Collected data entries
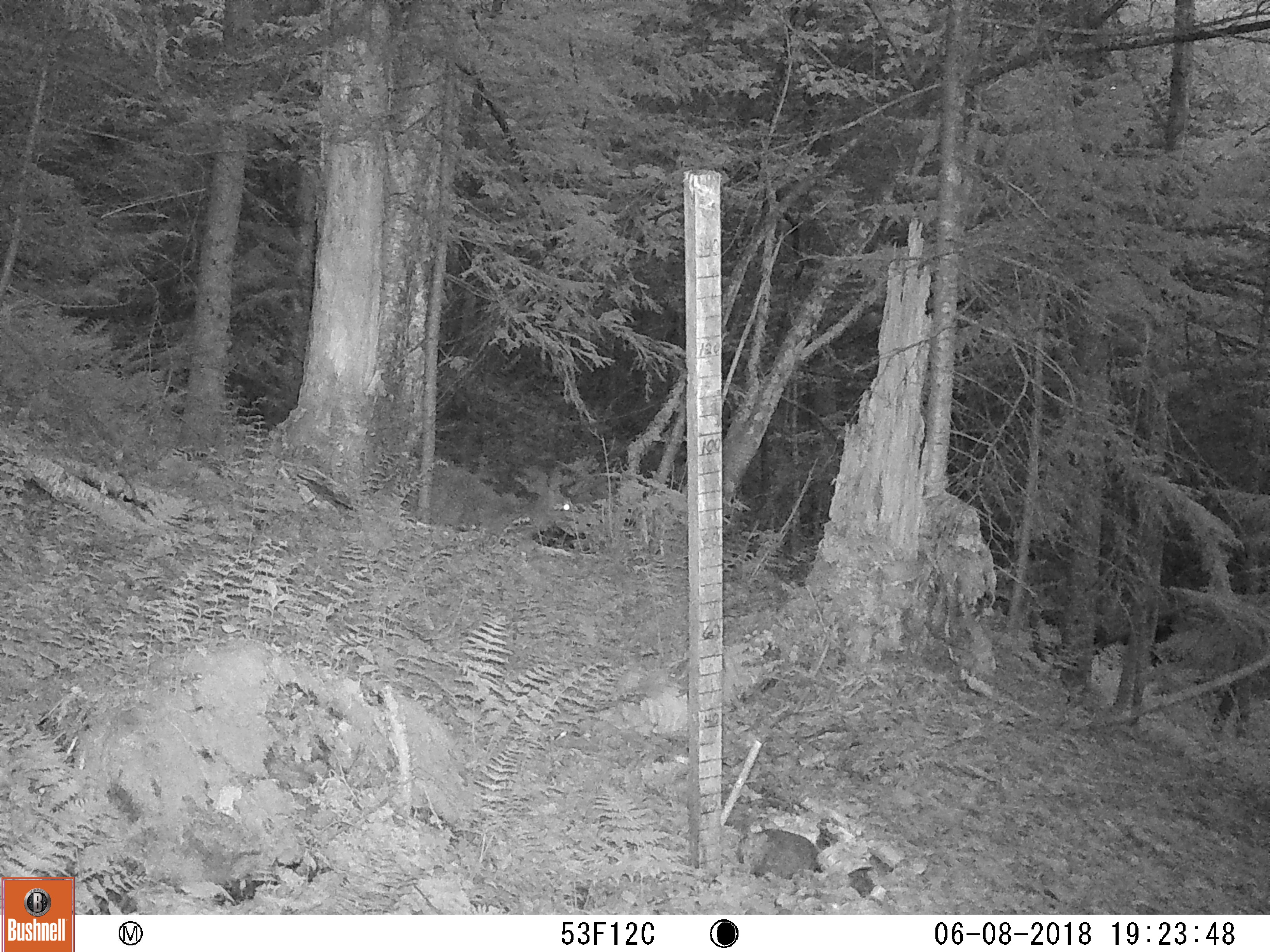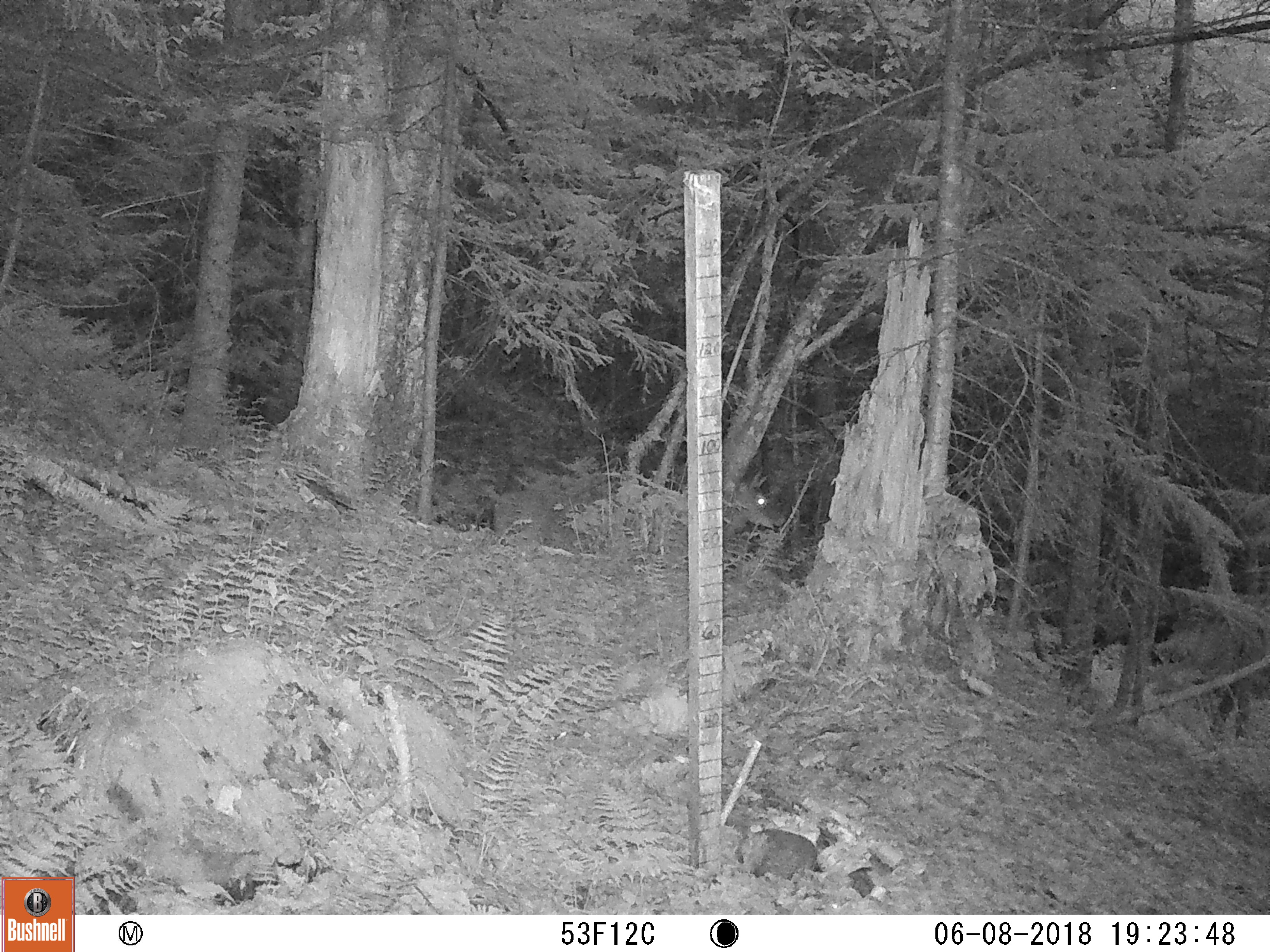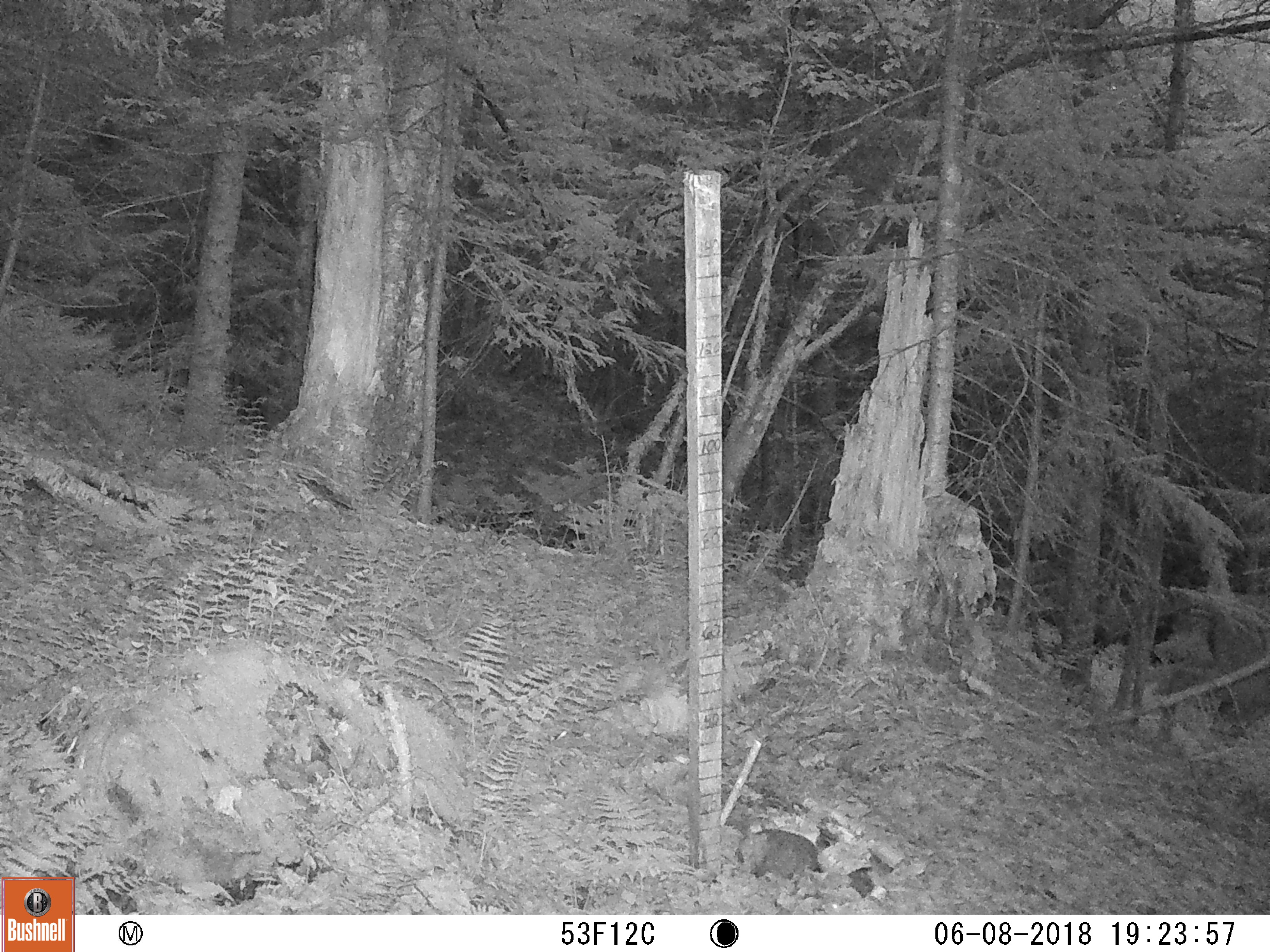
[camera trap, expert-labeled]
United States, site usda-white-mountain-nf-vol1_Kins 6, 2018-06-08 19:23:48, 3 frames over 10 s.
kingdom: Animalia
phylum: Chordata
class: Mammalia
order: Artiodactyla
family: Cervidae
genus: Odocoileus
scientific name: Odocoileus virginianus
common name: white-tailed deer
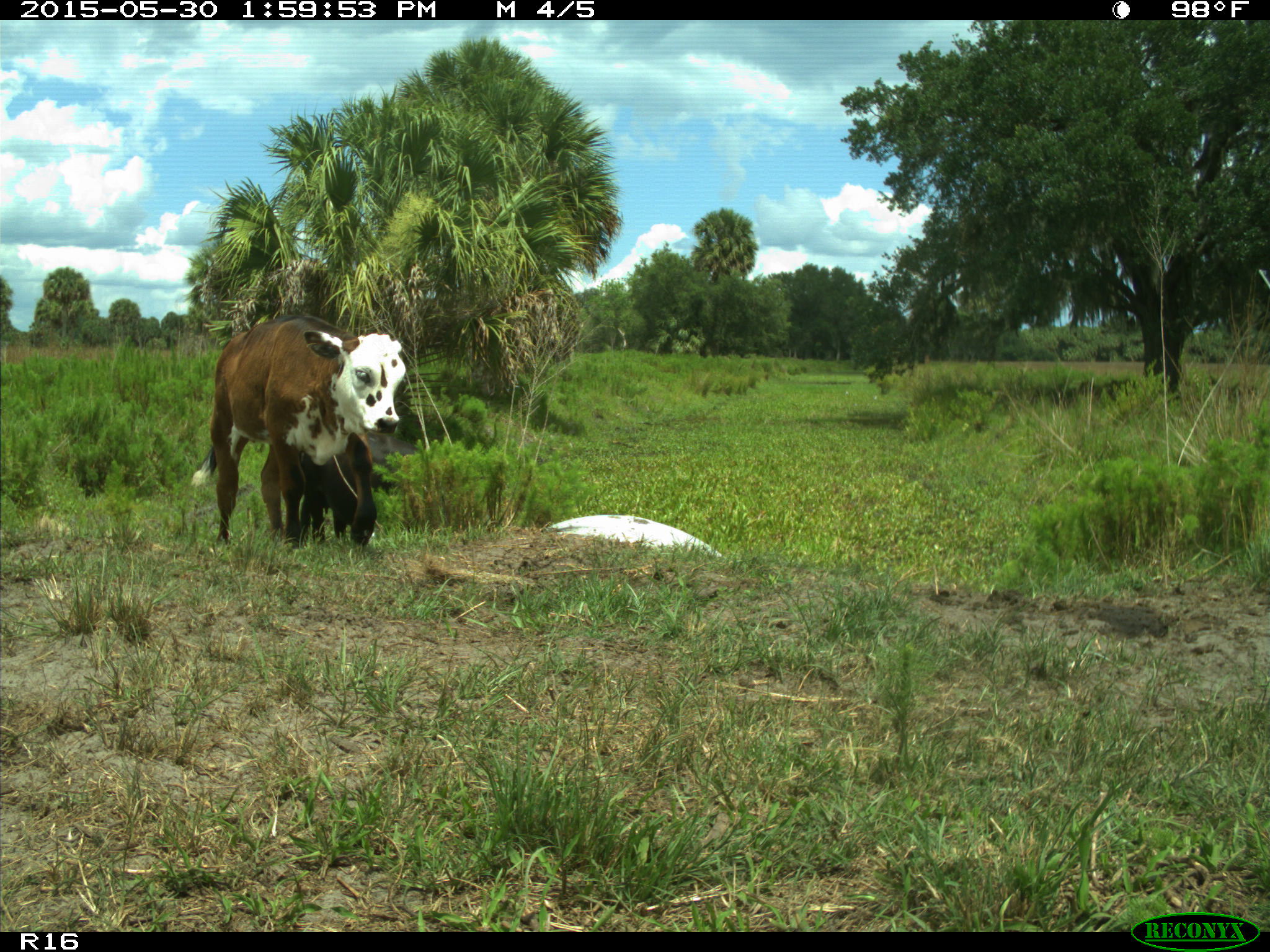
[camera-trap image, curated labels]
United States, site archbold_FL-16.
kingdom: Animalia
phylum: Chordata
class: Mammalia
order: Artiodactyla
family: Bovidae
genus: Bos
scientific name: Bos taurus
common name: domestic cow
Bos taurus (domestic cow).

— WORK INSTRUCTIONS —
Take every line from the records above that has the word "trap" and copy it.

— ANSWER BOX —
[camera trap, expert-labeled]
[camera-trap image, curated labels]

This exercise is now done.